→ Aim of the exercise: Count the lines in the records that contain the word "options", and give only that number.

--- Begin Data ---

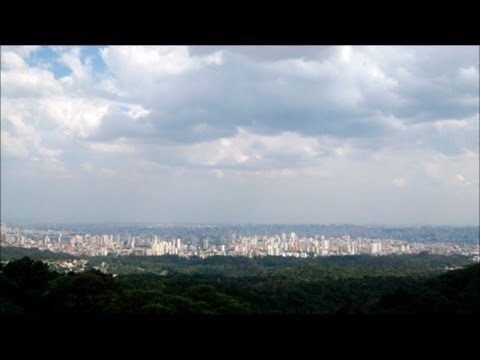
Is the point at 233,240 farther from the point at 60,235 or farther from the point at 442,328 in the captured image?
the point at 442,328

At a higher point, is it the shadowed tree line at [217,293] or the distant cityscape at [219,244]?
the distant cityscape at [219,244]

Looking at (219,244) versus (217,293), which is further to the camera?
(219,244)

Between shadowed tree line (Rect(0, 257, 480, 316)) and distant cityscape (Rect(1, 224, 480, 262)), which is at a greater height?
distant cityscape (Rect(1, 224, 480, 262))

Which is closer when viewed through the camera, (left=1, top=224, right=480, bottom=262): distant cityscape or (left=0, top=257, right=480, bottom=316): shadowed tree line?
(left=0, top=257, right=480, bottom=316): shadowed tree line

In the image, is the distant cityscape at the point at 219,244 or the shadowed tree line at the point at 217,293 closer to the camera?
the shadowed tree line at the point at 217,293

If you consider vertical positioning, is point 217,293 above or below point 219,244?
below
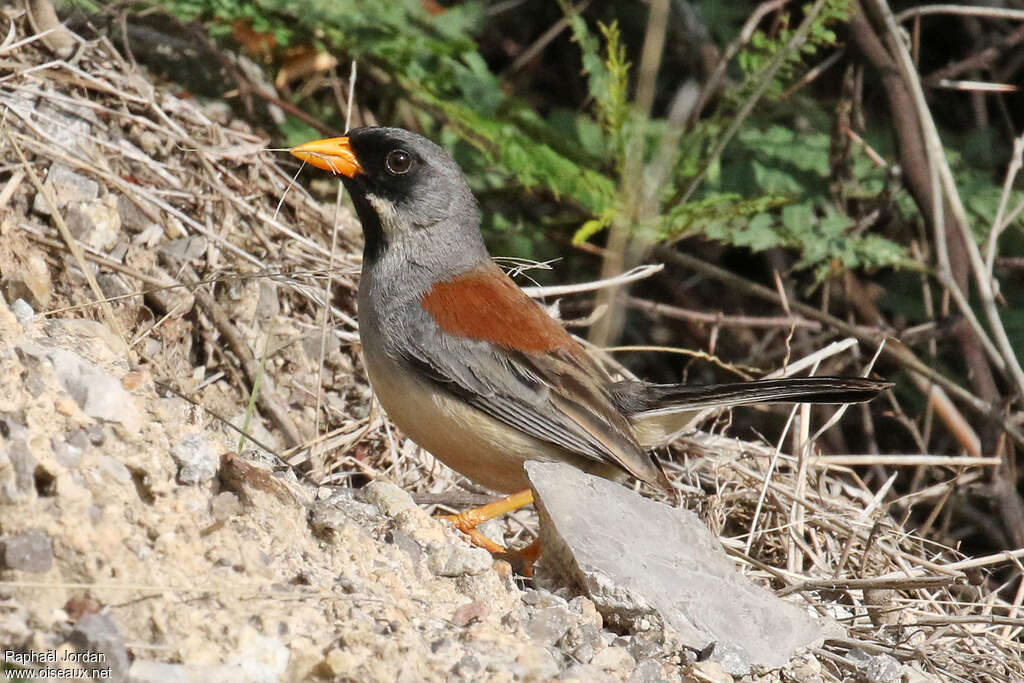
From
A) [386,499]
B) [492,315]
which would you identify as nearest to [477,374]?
[492,315]

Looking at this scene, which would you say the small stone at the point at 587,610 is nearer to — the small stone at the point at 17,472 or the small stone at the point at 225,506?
the small stone at the point at 225,506

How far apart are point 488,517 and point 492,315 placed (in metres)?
0.72

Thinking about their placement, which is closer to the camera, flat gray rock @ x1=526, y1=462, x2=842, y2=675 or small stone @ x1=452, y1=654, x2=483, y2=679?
small stone @ x1=452, y1=654, x2=483, y2=679

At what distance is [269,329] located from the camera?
16.4 ft

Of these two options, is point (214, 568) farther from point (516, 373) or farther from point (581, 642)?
point (516, 373)

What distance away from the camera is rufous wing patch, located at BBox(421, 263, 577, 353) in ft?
14.3

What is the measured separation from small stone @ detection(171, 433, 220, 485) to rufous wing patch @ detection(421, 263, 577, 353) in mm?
1261

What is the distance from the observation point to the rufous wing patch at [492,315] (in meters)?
4.35

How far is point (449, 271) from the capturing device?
15.4 feet

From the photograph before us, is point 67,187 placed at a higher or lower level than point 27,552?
lower

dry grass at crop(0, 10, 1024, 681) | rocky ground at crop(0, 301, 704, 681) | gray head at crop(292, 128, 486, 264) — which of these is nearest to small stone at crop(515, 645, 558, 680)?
rocky ground at crop(0, 301, 704, 681)

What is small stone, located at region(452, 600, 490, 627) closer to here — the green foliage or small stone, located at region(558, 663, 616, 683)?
small stone, located at region(558, 663, 616, 683)

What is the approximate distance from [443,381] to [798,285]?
3.63 meters

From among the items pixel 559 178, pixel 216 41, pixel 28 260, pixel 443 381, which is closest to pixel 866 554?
pixel 443 381
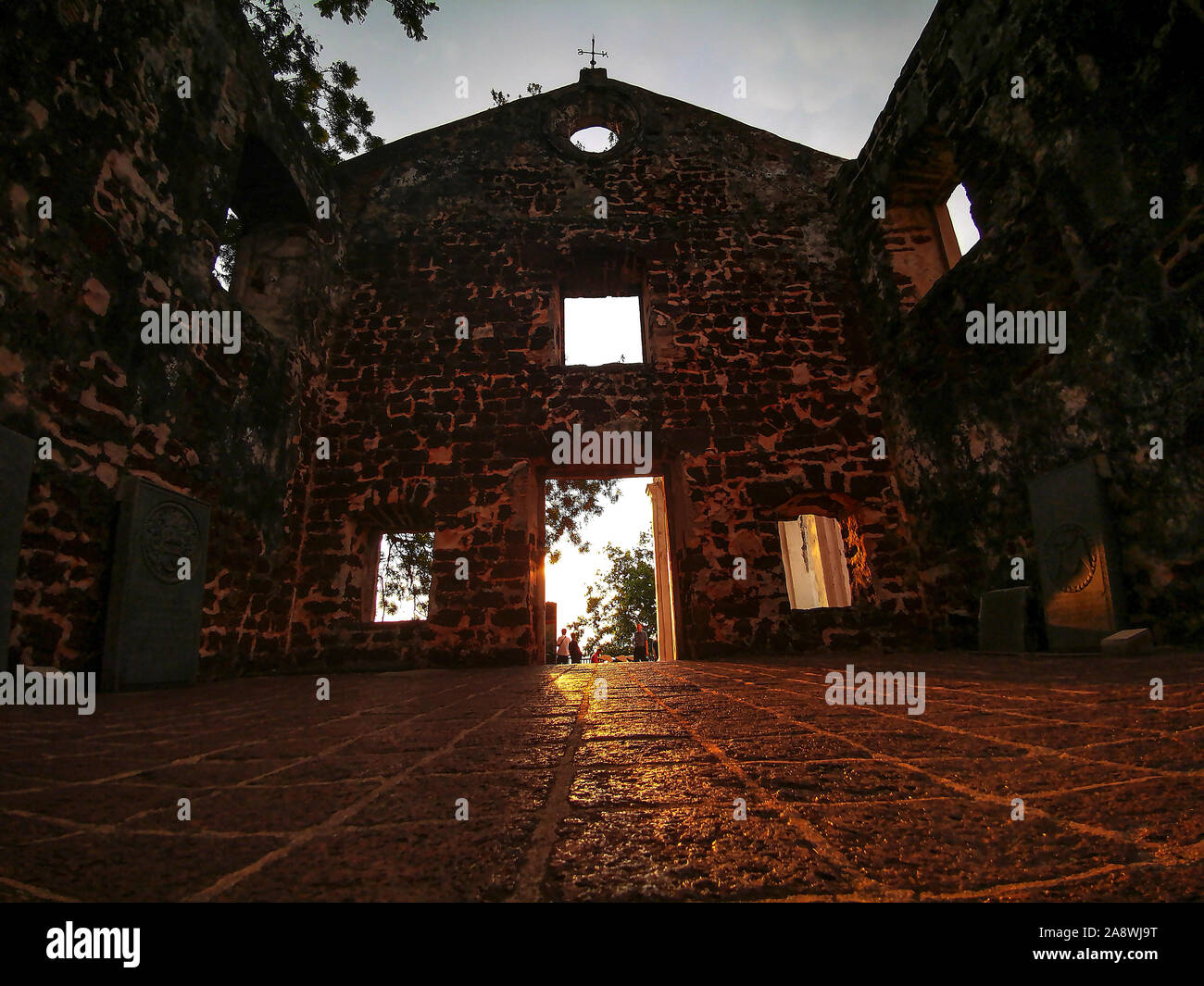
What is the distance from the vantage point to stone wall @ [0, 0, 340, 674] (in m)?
3.19

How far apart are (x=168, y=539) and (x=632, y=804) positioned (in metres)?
4.22

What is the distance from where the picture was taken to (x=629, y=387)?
6.50m

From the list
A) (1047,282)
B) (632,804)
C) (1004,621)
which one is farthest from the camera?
(1004,621)

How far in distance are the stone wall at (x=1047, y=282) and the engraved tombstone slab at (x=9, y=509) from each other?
6.51m

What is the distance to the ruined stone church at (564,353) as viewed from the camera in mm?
3475

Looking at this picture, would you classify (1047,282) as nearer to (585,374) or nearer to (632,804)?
(585,374)

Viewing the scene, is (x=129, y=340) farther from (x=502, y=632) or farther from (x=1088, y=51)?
(x=1088, y=51)

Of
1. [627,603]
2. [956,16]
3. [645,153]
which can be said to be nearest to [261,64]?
[645,153]

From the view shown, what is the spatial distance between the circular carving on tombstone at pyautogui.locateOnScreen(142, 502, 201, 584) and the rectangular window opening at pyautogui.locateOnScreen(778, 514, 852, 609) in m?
7.87

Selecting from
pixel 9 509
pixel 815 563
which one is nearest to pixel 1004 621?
pixel 815 563

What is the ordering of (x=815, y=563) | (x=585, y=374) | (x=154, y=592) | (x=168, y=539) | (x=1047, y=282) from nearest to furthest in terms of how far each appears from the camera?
(x=154, y=592)
(x=168, y=539)
(x=1047, y=282)
(x=585, y=374)
(x=815, y=563)

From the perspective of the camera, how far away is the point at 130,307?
12.5ft

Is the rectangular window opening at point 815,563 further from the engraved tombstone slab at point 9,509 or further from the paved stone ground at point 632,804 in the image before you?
the engraved tombstone slab at point 9,509
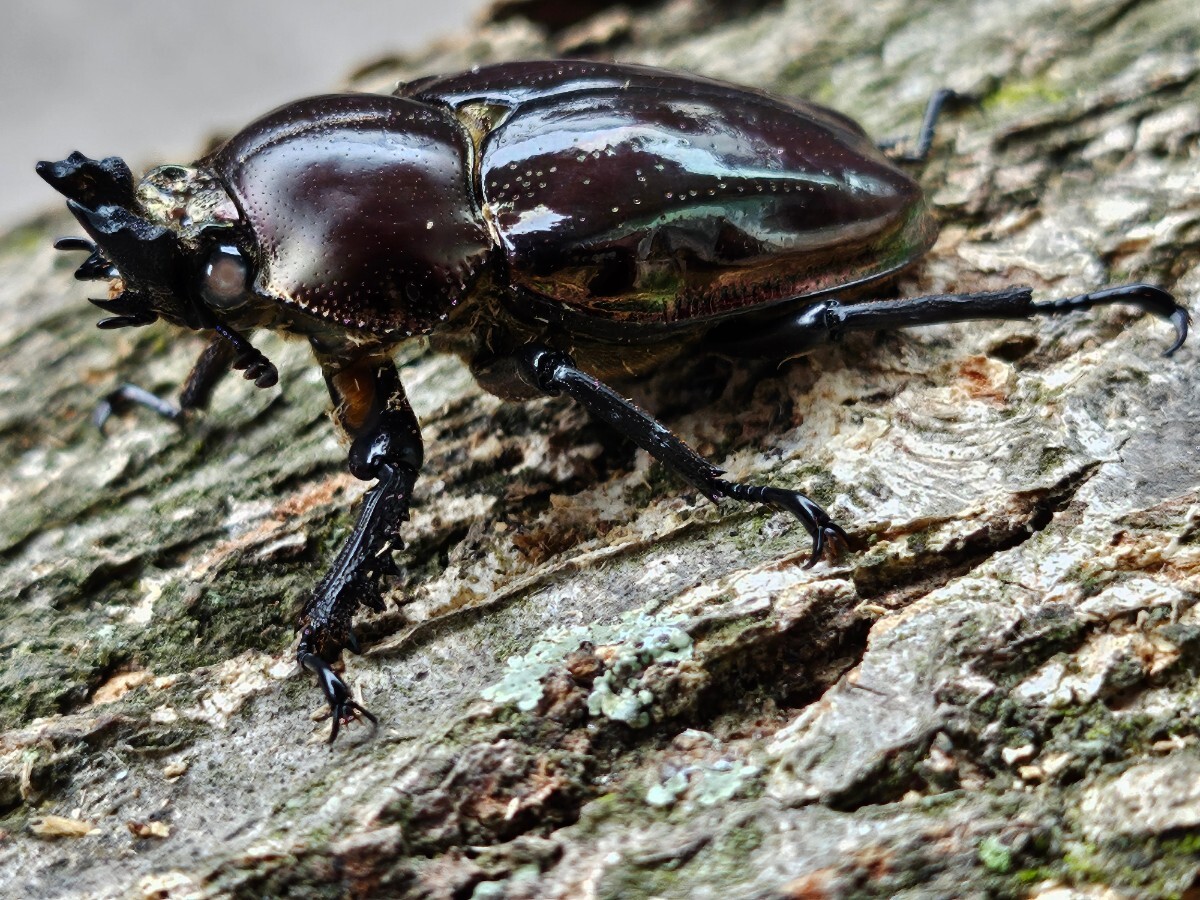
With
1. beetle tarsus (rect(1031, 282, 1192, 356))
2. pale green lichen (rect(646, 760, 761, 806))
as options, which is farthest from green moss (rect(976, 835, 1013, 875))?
beetle tarsus (rect(1031, 282, 1192, 356))

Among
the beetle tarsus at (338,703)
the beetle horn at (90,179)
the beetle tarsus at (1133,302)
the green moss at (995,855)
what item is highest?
the beetle horn at (90,179)

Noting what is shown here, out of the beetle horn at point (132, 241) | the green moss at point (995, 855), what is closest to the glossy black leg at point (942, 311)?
the green moss at point (995, 855)

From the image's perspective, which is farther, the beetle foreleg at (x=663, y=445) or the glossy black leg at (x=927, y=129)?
the glossy black leg at (x=927, y=129)

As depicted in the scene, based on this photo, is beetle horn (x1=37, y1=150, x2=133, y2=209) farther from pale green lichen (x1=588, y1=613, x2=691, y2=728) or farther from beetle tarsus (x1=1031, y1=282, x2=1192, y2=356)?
beetle tarsus (x1=1031, y1=282, x2=1192, y2=356)

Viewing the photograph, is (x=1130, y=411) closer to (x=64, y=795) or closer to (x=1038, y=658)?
(x=1038, y=658)

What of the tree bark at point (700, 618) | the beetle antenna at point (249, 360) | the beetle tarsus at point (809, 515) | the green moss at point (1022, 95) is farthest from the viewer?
the green moss at point (1022, 95)

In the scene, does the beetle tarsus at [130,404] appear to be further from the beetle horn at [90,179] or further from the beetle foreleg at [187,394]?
the beetle horn at [90,179]

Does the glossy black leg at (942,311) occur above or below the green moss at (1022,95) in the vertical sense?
below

--- End Data ---

→ Answer to this problem: 2